**Problem set**
**1)** Return the passage of the ST-225 control board text from "There are several" to "the stepper motor.", copied word for word.
**2)** According to the ST-225 control board text, which resistor values does the custom 12497-001 array contain?
**3)** Write what comes next in the ST-225 control board text, starting after its final sentence.

**Quoted text**
◆ ◆ ◆ ◆ ◆
20301 "225 CONTROL", 20527

This ST-225 control board integrates the functions of both circuit boards in the ST-412/419 generation. Some functions have been integrated in LSI chips.

The PCB schematic and layout for 20301 are available, see st225/20301.

The PCB schematic and layout for 20527 are available, see st225/20527.

There are several variations of the 20301 board:

  • 1986 example: 74273, 2716, RP6 are not stuffed.

  • 1987 example: 74273, 2716, RP5, RP6, RP7, RP8, RP9, RP10, C18, C31, CR4, 7445(8C, 8B) are not stuffed. Q9 is replaced with a 620 ohm resistor between the emitter and base terminals. This disables the fancy pulldown resistors on the stepper motor circuit (probably a cost reduction).

Unlike the EPROM chip on the ST-251 boards, the 2716 chip seems to be used to store tables for controlling the stepper motor.

20301 to 20527 changes

  • A better LC power filter has been added to the 12V and 5V power inputs.
  • The two 7445 chips driving the stepper motor have been depopulated and all but one resistor array have been removed. Presumably a cost reduction.
  • The circuit driving the stepper motor chip's SET pin has been depopulated and jumpered with a resistor, probably a cost reduction.
  • The footprint for the 2716 EPROM and the 74273 latch (to support external firmware) have been removed completely.
  • The transistor driving the START#/RUN connection to the spindle driver has been swapped with a spare 7406.
  • Several discrete resistors in the spindle driver circuit have been incorporated into resistor arrays, including a fully custom array, the 12497-001 which contains a 3.3K, 470, 560, and 2.2K resistor.
  • The reference clock circuit driving the spindle motor control IC has changed, presumably to put less of a load on the 2MHz MCU crystal.
  • The transistor array and resistor arrays used to drive the read/write head center tap connections (as well as the two write current driver transistors) have been consolidated into LSI 10014-002.
  • Read/write channel SSI280 has been expanded and modified (now called 10206-002) with 3 additional one-shot timers in the pulse detector circuit as well as a more complex 2-part final differential signal filter. Compare this new design to the later ST-251.
◆ ◆ ◆ ◆ ◆
**Collected data entries**
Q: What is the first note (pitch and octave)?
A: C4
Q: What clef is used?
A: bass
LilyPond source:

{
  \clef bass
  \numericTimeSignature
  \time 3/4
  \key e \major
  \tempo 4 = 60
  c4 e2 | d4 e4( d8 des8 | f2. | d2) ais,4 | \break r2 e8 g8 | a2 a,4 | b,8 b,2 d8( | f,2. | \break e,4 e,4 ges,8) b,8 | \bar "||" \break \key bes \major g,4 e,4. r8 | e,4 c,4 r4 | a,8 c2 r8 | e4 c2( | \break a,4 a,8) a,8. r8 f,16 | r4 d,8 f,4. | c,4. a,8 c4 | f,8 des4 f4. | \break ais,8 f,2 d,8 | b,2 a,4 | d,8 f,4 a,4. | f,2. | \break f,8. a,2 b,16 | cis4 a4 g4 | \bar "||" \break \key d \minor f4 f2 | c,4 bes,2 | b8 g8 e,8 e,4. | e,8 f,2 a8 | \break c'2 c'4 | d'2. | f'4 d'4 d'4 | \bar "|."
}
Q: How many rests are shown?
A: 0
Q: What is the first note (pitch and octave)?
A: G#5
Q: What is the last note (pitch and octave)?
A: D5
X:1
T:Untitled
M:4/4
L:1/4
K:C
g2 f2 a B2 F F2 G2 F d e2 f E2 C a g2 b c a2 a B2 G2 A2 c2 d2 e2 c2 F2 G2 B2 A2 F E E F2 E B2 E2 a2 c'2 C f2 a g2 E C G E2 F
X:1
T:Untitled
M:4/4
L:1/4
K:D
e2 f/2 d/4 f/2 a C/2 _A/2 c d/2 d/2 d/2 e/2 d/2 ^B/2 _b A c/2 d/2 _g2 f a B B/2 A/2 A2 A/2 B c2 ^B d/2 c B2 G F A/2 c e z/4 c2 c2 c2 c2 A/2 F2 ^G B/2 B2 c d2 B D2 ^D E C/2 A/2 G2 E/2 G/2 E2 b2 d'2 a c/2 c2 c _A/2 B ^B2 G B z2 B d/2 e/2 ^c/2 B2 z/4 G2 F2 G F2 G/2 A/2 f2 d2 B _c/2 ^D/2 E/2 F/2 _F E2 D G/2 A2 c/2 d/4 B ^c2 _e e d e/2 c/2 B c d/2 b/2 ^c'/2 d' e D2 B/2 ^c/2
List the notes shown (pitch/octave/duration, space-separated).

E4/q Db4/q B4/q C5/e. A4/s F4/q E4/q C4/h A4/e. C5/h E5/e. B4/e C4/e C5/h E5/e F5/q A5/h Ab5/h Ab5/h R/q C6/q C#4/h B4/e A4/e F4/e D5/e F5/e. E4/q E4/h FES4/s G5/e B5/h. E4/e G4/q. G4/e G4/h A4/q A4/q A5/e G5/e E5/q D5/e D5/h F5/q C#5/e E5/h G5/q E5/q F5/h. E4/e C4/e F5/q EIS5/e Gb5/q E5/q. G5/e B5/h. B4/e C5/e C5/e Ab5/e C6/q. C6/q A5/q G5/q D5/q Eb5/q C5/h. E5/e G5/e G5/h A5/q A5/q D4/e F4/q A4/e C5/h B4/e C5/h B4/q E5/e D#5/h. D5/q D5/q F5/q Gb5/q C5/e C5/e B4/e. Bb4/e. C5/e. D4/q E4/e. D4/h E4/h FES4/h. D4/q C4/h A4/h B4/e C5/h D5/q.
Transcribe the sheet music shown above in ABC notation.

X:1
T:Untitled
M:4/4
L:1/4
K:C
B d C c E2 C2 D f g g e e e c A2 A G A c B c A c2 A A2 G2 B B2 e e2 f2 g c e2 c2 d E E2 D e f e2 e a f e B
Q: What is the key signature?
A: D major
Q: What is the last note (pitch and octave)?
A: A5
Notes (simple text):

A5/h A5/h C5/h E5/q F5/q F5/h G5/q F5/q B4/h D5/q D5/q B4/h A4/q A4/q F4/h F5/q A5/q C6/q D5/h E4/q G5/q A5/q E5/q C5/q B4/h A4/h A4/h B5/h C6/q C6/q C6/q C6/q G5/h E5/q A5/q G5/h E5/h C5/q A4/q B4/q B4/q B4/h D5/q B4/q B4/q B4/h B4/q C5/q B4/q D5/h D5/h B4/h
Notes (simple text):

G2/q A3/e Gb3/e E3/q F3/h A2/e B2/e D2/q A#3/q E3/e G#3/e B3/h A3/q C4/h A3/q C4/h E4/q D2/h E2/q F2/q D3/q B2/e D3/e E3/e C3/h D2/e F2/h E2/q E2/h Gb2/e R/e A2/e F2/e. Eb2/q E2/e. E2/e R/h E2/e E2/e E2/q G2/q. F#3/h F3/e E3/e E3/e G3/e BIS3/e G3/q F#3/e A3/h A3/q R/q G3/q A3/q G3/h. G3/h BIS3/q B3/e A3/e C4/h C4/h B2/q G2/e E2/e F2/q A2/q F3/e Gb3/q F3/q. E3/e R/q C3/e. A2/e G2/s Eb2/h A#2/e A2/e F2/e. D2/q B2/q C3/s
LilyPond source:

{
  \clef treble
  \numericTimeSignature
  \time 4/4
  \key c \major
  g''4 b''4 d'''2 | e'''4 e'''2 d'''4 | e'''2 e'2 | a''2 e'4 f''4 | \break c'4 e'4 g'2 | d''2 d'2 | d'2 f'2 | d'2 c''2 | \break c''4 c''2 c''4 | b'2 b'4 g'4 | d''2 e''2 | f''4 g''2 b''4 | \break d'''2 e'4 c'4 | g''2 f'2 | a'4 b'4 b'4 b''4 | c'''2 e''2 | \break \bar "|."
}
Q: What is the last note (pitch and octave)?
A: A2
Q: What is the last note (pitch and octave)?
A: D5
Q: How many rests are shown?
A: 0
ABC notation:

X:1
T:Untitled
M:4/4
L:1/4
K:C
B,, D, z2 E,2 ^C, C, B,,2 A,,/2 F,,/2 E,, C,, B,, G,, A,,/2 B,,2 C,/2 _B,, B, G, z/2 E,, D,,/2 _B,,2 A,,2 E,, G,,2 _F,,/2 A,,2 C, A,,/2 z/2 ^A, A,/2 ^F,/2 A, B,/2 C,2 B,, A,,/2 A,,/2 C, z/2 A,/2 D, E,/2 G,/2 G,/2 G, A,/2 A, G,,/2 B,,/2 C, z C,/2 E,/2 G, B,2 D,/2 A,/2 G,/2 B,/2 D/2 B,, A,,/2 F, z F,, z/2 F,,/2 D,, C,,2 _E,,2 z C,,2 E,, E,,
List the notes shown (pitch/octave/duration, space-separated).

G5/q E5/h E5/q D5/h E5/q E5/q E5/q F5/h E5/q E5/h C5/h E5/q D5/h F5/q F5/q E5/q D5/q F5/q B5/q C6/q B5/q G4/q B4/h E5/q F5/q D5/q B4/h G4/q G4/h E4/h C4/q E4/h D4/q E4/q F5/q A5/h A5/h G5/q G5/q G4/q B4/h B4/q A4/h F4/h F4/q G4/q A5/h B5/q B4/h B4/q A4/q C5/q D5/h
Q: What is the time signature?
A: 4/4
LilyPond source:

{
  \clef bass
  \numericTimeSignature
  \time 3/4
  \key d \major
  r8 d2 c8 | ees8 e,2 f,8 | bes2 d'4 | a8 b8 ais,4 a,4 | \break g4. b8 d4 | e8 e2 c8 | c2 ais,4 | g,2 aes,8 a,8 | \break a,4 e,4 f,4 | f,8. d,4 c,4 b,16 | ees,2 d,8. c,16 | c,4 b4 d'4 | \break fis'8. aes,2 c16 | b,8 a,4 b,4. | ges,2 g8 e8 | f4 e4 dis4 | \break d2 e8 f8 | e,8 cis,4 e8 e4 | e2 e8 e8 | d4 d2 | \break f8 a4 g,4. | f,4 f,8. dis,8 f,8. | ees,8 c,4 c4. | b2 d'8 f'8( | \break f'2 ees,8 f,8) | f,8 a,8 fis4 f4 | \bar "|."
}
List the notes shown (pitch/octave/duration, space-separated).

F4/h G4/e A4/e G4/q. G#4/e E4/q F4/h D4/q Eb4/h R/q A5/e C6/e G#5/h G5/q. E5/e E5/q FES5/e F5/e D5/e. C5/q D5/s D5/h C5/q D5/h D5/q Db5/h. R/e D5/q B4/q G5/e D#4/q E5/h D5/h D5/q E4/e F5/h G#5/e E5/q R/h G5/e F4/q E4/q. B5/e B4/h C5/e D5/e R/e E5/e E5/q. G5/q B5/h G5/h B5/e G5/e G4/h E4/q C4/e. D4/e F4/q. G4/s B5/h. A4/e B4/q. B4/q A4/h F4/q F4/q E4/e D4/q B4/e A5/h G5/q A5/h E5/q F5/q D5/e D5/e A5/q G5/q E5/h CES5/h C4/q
◆ ◆ ◆ ◆ ◆
**The results**
**1)**
There are several variations of the 20301 board:

  • 1986 example: 74273, 2716, RP6 are not stuffed.

  • 1987 example: 74273, 2716, RP5, RP6, RP7, RP8, RP9, RP10, C18, C31, CR4, 7445(8C, 8B) are not stuffed. Q9 is replaced with a 620 ohm resistor between the emitter and base terminals. This disables the fancy pulldown resistors on the stepper motor circuit (probably a cost reduction).

Unlike the EPROM chip on the ST-251 boards, the 2716 chip seems to be used to store tables for controlling the stepper motor.

**2)** It contains a 3.3K, 470, 560, and 2.2K resistor.

**3)**
  • New one-shot devices have been added to the MCU's read channel. This read channel allows the MCU to detect the index and guard band tracks recorded at manufacture time. Presumably these changes make the MCU's detection algorithms more tolerant of defects on these tracks. It is not known if drives with these boards have a different pattern recorded on the index and guard band tracks.
  • The reset signal pulse, derived from the DC_UNSAFE# signal comparators in the 10206-002, has been shortened significantly.
  • The hall sensor signal to the MCU is generated with a real one-shot chip instead of two chained flip flops with RC filters.

A note about 20527 to ST-251 boards, like the 20629

There appears to be a clear evolution between the 20527 ST-225 board and the early ST-251 board, the 20629.

  • The read channel is nearly identical, with the preamp and first stage filter being exactly the same. The second stage filter has been adjusted and the one-shots are different.
  • Support for two additional read/write heads has been added.
  • The spindle motor is now a three-phase BLDC (instead of 2-phase) with three hall effect sensors (instead of one). A single chip 3-phase motor driver has been bolted onto the existing speed control chip.
  • The stepper motor is now a really wild 5-phase custom design with a slew of new control chips, including a ring detector LSI that is used to optimize the motor voltage, and an auto-retract chip that takes care of parking the heads during a power-down. All this design effort almost halves the average seek time.
  • A new LSI incorporates the MCU read channel one-shot devices along with a bunch of discrete buffers.
  • The MCU's external ROM chip is back. Presumably this was used extensively for internal firmware development and left in the shipping product until mask ROM MCUs became available.

20427 "225N INTELLIGENT"

The PCB schematic and layout for 20427 are available, see st225n/20427. This board is used in the ST-225N.

This board has a read/write channel similar to the plain ST-225, but the rest of it is quite different. All of the chips are now surface mount, including the Seagate custom devices.

The stepper motor driver has been replaced with a simple off-the-shelf MC3479.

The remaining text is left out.